--- Textauszug ---
Hans Busse begann anfangs eine Fotografenlehre, brach diese aber nach einem Jahr ab und wechselte zu einer Lehre in einer Bank, die er 1923 abschloss. Während der Wirtschaftskrise arbeitete er als Straßenbahnschaffner, Omnibusfahrer und Werksfernfahrer in ganz Deutschland. Und obgleich er schon damals nebenher zeichnete, begann er erst 1933 sein Kunststudium an der Dresdener Akademie bei Richard Müller. Noch während seiner Studienzeit (1935) heiratete er Albertine Johanna Freya Magdalena, geborene Kemath. Bereits 1936 konnte er an Ausstellungen in Dresden teilnehmen. Möglicherweise auch vor dem Hintergrund, dass er seine Familie versorgen musste, wechselte er nach ein paar Semestern zur Ausbildung als Kunsterzieher und schloss das Studium auch als solcher ab. Da er jedoch keine Anstellung fand, begann er erneut eine Ausbildung. Dieses Mal besuchte er eine Handelsschule, was ihm im Anschluss daran zu einer Anstellung beim Forst- und Holzwirtschaftsamt Dresden verhalf. Nichtsdestotrotz war Hans Busse stets malerisch und zeichnerisch tätig, was auch wenige Ausstellungsbeteiligungen in dieser Zeit belegen.
---
● **Arbeitsauftrag**:
Führ den Textauszug über Hans Busse im Anschluss an seinen letzten Satz fort. Das Material hat nichts mit dem Textauszug zu tun.
--- Erfasste Daten ---
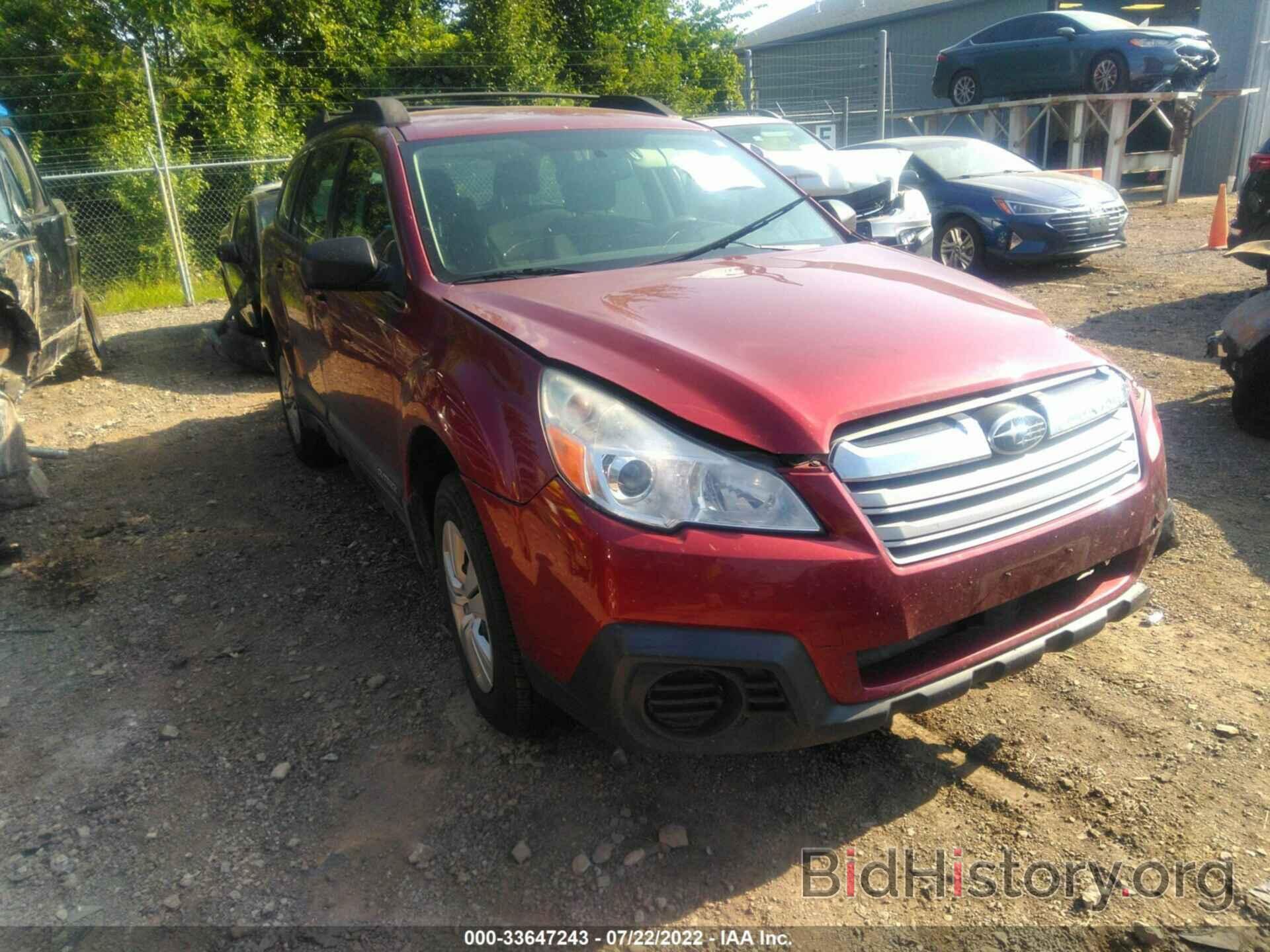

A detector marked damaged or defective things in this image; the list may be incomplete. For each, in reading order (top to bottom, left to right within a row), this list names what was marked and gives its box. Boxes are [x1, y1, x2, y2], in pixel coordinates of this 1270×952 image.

wrecked vehicle part [1208, 289, 1270, 439]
---
● **Lösung**:
Den Zweiten Weltkrieg erlebte er als Soldat und kehrte 1947 aus Gefangenschaft nach Dresden zurück. 1958 verzog er mit seiner Familie „ohne polizeiliche Abmeldung“ nach Mannheim und blieb fortan dort wohnhaft.

Dieses vorliegende, beidseitig ausgeführte Blatt wird am Ende Dresdner Studienzeit bzw. kurz nach dieser entstanden sein. Für die rückseitig befindliche, etwas kleinere Portraitzeichnung eines jungen Mannes ist dies zudem mit der Datierung auf 1935 auch plausibel, während das vorderseitige, große Bildnis wenige Jahre später entstanden sein dürfte.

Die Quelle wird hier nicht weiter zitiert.